(Short web captions)
________________________________________
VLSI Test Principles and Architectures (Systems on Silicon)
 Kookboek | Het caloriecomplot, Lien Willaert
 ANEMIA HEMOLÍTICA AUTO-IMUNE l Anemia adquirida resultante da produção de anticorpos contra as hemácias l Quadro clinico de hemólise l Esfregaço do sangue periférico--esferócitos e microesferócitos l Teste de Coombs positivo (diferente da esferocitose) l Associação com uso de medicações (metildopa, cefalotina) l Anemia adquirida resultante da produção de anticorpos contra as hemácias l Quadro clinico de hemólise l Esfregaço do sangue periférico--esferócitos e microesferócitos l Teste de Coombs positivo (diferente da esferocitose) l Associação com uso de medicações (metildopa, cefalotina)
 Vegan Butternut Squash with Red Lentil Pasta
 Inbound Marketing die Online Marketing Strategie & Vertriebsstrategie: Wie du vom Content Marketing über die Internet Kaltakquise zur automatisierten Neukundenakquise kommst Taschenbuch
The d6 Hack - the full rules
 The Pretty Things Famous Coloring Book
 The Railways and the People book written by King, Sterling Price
________________________________________
▸ **WHAT IS EXPECTED**: Return every entry exactly as given.

▸ **SOLUTION TO THE EXERCISE**:
VLSI Test Principles and Architectures (Systems on Silicon)
 Kookboek | Het caloriecomplot, Lien Willaert
 ANEMIA HEMOLÍTICA AUTO-IMUNE l Anemia adquirida resultante da produção de anticorpos contra as hemácias l Quadro clinico de hemólise l Esfregaço do sangue periférico--esferócitos e microesferócitos l Teste de Coombs positivo (diferente da esferocitose) l Associação com uso de medicações (metildopa, cefalotina) l Anemia adquirida resultante da produção de anticorpos contra as hemácias l Quadro clinico de hemólise l Esfregaço do sangue periférico--esferócitos e microesferócitos l Teste de Coombs positivo (diferente da esferocitose) l Associação com uso de medicações (metildopa, cefalotina)
 Vegan Butternut Squash with Red Lentil Pasta
 Inbound Marketing die Online Marketing Strategie & Vertriebsstrategie: Wie du vom Content Marketing über die Internet Kaltakquise zur automatisierten Neukundenakquise kommst Taschenbuch
The d6 Hack - the full rules
 The Pretty Things Famous Coloring Book
 The Railways and the People book written by King, Sterling Price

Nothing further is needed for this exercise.